Há duas datas nacionais que são comemoradas todos os anos no clube: o dia da República Síria e o dia da República do Líbano. Em setembro, é realizada a Noite Árabe, em comemoração ao aniversário do clube. Na festa, as comidas típicas, regadas com muito arak (cachaça feita de uva e erva-doce); a música árabe, dabke, tocada em alaúdes, e a dança do ventre.

Além disso, o clube promove noites de arte, bailes, aulas de natação, judô e karatê, futebol e muitas outras atividades que são freqüentadas pelos santistas. Além disso, como lembra o presidente Ibrahim Curi, há o Carnaval do Sírio, um dos mais movimentados de Santos, e cujos convites sempre se esgotam.

União Antioquina - Na Rua Mato Grosso, bem defronte da Igreja de Nosso Senhor dos Passos, fica a Sociedade União Antioquina de Santos (Quem ainda não foi a uma festa de casamento em seus salões?). Pequena e aconchegante, com seu jardim de inverno e um estilo discretamente oriental, a sede da União Antrioquina é um dos lugares mais procurados para recepções de casamentos e chás beneficentes.

Reconhecida como entidade de utilidade pública, e credenciada na Secretaria de Assistência Social do Estado, presidida por Miguel Kodja, a entidade também tem promoções próprias, destinadas a fins beneficentes. Esta é a maneira que encontrou para participar da vida da Cidade, sem perder as suas características iniciais de sociedade fechada, cuja finalidade é agregar os imigrantes originários de Antióquia.

Fundada a 11 de outubro de 1925, por um grupo de cidadãos antioquinos, destinava-se a amparar os patrícios que chegavam em grande número naquela época.
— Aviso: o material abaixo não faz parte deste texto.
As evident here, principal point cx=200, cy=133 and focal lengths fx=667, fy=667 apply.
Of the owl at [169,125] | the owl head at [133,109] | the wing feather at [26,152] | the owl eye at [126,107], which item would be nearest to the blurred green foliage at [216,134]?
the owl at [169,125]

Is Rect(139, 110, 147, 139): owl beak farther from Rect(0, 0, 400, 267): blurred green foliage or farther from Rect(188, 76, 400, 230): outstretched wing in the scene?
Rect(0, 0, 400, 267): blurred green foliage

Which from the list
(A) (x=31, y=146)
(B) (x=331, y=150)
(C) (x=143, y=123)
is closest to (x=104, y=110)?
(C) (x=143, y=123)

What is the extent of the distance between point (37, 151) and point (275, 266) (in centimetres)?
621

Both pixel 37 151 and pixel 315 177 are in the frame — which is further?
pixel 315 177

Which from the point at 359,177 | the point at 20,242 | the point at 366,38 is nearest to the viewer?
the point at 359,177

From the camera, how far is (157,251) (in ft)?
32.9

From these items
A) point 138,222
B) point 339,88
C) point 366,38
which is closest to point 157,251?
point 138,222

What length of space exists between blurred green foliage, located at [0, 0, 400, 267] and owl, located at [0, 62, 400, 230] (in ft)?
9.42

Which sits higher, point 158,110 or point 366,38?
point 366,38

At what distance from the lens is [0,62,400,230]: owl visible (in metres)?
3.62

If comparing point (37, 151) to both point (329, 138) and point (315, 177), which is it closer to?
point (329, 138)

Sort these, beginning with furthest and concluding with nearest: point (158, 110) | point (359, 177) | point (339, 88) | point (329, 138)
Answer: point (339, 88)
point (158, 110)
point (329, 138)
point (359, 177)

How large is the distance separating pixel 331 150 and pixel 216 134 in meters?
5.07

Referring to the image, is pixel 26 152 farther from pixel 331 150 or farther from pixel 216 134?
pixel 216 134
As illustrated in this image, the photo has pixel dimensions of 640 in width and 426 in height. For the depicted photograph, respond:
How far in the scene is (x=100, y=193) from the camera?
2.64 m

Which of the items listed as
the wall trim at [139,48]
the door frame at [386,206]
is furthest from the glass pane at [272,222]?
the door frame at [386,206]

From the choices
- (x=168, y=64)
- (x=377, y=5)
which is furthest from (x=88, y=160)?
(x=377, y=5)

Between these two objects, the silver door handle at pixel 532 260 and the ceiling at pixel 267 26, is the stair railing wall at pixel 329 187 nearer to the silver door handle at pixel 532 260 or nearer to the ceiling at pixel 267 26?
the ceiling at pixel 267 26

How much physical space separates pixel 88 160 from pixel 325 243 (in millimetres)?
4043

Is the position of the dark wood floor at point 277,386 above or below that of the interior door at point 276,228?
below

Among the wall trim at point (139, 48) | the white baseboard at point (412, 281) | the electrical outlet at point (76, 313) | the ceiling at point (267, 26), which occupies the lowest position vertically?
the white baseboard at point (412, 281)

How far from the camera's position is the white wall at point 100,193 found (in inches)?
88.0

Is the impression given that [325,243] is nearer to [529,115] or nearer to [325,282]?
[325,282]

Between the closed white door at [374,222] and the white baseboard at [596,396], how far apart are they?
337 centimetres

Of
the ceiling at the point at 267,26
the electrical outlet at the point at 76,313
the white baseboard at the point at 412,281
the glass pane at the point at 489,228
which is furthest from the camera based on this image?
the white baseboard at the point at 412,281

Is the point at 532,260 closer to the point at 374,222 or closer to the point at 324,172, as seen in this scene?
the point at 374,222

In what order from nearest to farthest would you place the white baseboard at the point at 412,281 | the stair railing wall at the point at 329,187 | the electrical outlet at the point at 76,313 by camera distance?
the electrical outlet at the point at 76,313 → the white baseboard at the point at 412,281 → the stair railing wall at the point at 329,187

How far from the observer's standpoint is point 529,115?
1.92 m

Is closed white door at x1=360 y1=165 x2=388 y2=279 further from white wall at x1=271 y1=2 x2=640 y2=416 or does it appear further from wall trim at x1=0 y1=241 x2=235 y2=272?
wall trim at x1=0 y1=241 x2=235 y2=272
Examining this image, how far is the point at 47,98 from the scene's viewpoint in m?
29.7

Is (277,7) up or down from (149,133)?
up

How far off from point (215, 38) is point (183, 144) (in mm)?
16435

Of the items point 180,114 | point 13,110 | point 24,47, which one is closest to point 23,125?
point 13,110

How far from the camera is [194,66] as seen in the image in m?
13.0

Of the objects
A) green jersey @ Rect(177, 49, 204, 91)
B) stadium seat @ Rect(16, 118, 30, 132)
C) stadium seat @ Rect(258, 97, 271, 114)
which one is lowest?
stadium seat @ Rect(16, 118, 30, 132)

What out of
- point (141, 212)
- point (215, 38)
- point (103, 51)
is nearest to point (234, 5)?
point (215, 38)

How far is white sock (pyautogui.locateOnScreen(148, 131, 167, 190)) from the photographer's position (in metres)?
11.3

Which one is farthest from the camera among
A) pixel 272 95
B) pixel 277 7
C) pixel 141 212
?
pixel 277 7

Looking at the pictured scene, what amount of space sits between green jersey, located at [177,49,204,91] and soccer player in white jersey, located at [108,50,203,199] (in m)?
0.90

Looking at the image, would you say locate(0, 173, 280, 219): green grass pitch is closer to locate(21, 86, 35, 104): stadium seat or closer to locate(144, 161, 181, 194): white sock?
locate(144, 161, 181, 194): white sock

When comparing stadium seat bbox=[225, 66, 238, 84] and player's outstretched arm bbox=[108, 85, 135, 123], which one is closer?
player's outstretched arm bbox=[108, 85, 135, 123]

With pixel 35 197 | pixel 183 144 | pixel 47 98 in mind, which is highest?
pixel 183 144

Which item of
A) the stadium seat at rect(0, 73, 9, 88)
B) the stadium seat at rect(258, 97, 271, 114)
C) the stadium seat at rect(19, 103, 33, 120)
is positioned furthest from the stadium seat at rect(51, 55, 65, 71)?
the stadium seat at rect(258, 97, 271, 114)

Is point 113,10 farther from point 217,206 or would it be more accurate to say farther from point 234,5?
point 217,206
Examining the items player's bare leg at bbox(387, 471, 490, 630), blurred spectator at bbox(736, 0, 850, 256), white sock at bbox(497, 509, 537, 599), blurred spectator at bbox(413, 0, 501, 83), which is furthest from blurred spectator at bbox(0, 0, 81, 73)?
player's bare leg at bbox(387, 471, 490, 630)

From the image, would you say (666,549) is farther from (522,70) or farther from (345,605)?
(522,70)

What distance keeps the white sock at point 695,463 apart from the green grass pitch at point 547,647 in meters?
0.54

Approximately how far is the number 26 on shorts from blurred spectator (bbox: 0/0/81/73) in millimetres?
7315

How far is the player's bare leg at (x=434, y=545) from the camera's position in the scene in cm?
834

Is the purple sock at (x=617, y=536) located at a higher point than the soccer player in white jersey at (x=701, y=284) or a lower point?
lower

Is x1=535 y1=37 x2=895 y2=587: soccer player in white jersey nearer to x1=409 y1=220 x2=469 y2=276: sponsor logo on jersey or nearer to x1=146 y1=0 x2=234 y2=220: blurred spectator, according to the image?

Só mais tarde, quando a imigração praticamente acabou, é que surgiram as atividades benemerentes e sociais, uma vez que as famílias de Antióquia foram-se estabilizando e progredindo. Mas a finalidade inicial de reunir os antioquinos foi conservada. Hoje, a sociedade tem apenas 140 sócios, e só admite antioquinos, seus filhos e agregados.

Todos os anos, a União Antioquina promove festas típicas, com comidas e danças típicas da região que representa. Lá são recebidos diplomatas e personalidades árabes que visitam a Cidade, e lá são feitas as festas de despedida dos que viajam para visitar o Oriente.

A Grande Antióquia - Diz a lenda que, 300 anos antes de Cristo, o rei Seleucius, cuja dinastia reinou na Síria durante três séculos, depois da morte de Alexandre, o Grande, procurava um centro para instalar a sua capital. Para isso, subiu ao templo de Zeus, para consultá-lo, e então viu uma grande águia pousar sobre a Montanha de Amanus. Não concordando com a escolha, construiu ali somente o porto de mar no Mediterrâneo, e deu-lhe o nome de Seleucia (Sueidiye).

Voltou então ao templo, e novamente viu uma águia, ainda maior que a primeira, carregando sua caça e pousando-a sobre o grande Monte Silpius, beirando o Rio Orontes, que rasga campinas verdejantes. Seleucius admirou o local, pois além de central era um belo recanto, e ali construiu a sua capital, que chamou Antióquia, em homenagem a seu pai, Antiochos, e a seu filho, que tinha o mesmo nome.